The Next Stop: Inverness to Edinburgh, station by station
By: Simon Varrell
Format/Source: eCopy kindly provided by the author for review
After years travelling by train between Inverness and Edinburgh, Simon Varwell realised that he knew very little about the places he would merely pass through, and to which he would pay no attention as they rushed by in a train window blur.
So over the course of six days in 2012, he travelled the line and stopped at all twenty-three stations. It was a trip that led him to the unknown, the beautiful, the isolated, the depressingly mundane, the run-down, and the haunting. From picturesque Highland villages to post-industrial towns, and from crumbling castles to dodgy pubs, a host of curious nooks and crannies across Scotland lurking virtually on his doorstep were finally demystified.
He finished the week with some places he was eager to return to for a deeper exploration, and a few others he will be quite happy to never visit again…

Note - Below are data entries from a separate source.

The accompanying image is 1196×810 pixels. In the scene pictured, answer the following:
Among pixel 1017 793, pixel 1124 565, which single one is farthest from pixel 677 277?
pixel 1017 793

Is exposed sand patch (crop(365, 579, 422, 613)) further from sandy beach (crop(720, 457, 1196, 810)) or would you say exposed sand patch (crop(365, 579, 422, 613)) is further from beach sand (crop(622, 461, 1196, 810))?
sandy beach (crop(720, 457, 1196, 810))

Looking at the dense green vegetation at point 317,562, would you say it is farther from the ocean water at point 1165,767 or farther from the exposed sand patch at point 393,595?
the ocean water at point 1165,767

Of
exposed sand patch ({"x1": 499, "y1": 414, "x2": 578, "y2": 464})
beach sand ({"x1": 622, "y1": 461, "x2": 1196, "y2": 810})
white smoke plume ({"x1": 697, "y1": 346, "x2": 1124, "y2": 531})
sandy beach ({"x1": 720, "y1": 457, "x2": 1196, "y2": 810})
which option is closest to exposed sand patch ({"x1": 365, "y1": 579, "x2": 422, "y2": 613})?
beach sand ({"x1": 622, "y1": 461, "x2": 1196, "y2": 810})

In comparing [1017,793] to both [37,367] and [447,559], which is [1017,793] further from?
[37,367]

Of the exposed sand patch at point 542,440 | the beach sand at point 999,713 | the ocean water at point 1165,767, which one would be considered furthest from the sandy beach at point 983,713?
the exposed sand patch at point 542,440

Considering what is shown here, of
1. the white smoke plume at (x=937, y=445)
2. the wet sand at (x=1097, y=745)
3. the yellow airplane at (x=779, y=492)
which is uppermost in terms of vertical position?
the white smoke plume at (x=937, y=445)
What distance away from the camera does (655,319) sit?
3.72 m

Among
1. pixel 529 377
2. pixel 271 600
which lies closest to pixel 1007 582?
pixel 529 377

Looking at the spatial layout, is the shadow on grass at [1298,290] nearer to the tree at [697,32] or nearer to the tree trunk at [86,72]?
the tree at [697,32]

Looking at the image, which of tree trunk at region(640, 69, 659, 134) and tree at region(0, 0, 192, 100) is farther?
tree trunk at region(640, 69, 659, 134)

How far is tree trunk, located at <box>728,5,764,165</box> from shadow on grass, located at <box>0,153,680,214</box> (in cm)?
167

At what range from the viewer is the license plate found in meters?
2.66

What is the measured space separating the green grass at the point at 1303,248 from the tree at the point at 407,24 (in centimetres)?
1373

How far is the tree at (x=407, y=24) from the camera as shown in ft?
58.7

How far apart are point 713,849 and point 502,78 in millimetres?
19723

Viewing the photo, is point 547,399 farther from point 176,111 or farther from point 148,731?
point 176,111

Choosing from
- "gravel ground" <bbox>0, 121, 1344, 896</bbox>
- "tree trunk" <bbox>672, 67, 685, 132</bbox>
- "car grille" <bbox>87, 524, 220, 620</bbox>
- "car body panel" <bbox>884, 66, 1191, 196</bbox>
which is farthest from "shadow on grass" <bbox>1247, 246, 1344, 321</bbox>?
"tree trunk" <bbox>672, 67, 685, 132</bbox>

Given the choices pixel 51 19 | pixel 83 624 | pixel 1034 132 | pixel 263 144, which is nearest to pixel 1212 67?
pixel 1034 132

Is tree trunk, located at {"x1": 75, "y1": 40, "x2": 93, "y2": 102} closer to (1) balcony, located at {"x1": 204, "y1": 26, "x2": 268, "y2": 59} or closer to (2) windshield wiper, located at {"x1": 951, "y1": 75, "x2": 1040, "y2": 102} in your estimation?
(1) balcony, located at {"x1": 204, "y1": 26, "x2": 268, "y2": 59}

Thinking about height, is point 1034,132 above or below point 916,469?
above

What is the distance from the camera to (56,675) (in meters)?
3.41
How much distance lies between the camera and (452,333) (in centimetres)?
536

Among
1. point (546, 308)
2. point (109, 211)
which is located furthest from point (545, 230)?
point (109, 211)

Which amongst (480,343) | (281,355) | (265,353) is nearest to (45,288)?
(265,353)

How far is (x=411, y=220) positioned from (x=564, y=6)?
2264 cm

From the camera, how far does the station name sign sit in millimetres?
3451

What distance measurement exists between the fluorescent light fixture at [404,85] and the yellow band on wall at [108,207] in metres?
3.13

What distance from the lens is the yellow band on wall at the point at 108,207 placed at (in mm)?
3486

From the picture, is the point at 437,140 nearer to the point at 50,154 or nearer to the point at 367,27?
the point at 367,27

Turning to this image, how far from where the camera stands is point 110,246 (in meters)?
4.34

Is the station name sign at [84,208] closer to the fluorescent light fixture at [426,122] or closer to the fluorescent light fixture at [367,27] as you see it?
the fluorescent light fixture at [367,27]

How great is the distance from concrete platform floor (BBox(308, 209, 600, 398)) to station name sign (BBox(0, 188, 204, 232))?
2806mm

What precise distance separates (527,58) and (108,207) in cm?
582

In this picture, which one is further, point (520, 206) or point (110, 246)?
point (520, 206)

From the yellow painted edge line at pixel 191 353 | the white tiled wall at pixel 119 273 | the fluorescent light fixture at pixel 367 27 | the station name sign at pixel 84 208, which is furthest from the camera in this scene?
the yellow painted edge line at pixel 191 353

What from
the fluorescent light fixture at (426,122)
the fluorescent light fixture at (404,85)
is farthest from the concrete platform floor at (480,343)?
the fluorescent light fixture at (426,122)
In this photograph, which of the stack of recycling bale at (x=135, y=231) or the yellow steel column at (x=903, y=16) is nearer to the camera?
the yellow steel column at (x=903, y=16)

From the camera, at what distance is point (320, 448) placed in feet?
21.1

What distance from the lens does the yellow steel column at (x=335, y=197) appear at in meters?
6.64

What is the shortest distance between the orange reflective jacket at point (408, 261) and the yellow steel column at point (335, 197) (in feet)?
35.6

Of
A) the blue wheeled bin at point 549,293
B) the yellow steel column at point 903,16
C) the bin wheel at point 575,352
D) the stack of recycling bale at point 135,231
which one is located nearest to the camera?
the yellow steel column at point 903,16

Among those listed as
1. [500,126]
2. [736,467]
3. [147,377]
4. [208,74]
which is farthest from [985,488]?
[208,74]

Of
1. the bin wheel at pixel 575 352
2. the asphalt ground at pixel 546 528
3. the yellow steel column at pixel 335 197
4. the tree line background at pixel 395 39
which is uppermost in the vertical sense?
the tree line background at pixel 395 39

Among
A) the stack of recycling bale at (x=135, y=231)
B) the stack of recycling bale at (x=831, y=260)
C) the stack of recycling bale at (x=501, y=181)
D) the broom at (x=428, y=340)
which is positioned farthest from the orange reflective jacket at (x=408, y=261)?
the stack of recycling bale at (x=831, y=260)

I love train rides. All of my trips in Europe involved train travel and I’ve enjoyed every aspect of it: it was the only time I never grumbled about getting up early in the morning to reach the early train out of town, I got the hang of foreign-language kiosks to get tickets, I didn’t mind some of the older carriages that I ended up in. And most of all, I enjoyed the scenery; I could never get sick of just staring out of the window for a whole two hours, even on the wettest, gloomiest, snow-filled day.
Anyway, I’ve never been to the United Kingdom in any capacity so I was curious about this travelogue about train stops in Scotland. I received a copy of this title from the author, which I read in exchange for an honest review.
Just to start things off, for those of you who need a visual of the distance between Inverness and Edinburgh, here’s a map of Scotland (I know I certainly needed it! Luckily there is a map included in the beginning of the book).
Just like the author’s other book, The Return of the Mullet Hunter (review), his narrative was just as welcome and inviting as he recounts his experiences visiting all twenty-three stations between Inverness and Edinburgh. Quite a feat too because, like he mentioned in the first chapter, we don’t often think about the stations and places in between our home and destination during a bus/train/etc ride. I enjoyed reading his descriptions of the landmarks, the atmosphere, and the history of the towns that he visited–some of his descriptions of situations he comes across over the course of his journey made me laugh at times.
As someone however who does not live in Scotland or never even visited the place, sometimes the descriptions and customs flew over my head or I just could not relate to some of the practices and references, but they were ultimately very informative. A lot of the places (well, all of the places, really) in between Inverness and Edinburgh are not well-known places to foreigners but I learned a lot about them; even in his accounts, the reader gains a sense of how different life is in these places. As a bonus, if anyone is ever considering travelling to places in Scotland that are off the well-trodden tourist path, this book is something to check out.
The Next Stop was an interesting read with a great premise and mission so to speak. It’s always nice to explore places that are not commonly visited by tourists, you really get a feel for life in a particular area or country that way. While I still much enjoyed The Return of the Mullet Hunter for its livelier happenings and accounts, I recommend The Next Stop for readers of everything Scotland, readers of travelogues for a different change of pace, and if you’re just interested in learning something new.